* EXERCISE INSTRUCTIONS
Starting at the line that holds "Правительство обещает скидку" and stopping at the line that holds "Le ministre de", restate the records below word for word, with both of those lines included.

* WORKING DATA
+++
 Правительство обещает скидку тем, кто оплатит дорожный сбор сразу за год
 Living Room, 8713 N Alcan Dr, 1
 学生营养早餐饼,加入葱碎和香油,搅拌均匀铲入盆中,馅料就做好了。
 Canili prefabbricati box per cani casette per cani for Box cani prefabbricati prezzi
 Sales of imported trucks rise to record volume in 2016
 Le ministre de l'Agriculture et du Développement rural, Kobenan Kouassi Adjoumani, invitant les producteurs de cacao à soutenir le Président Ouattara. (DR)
+++
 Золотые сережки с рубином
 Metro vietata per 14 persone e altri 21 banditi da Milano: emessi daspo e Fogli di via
+++
* ANSWER
 Правительство обещает скидку тем, кто оплатит дорожный сбор сразу за год
 Living Room, 8713 N Alcan Dr, 1
 学生营养早餐饼,加入葱碎和香油,搅拌均匀铲入盆中,馅料就做好了。
 Canili prefabbricati box per cani casette per cani for Box cani prefabbricati prezzi
 Sales of imported trucks rise to record volume in 2016
 Le ministre de l'Agriculture et du Développement rural, Kobenan Kouassi Adjoumani, invitant les producteurs de cacao à soutenir le Président Ouattara. (DR)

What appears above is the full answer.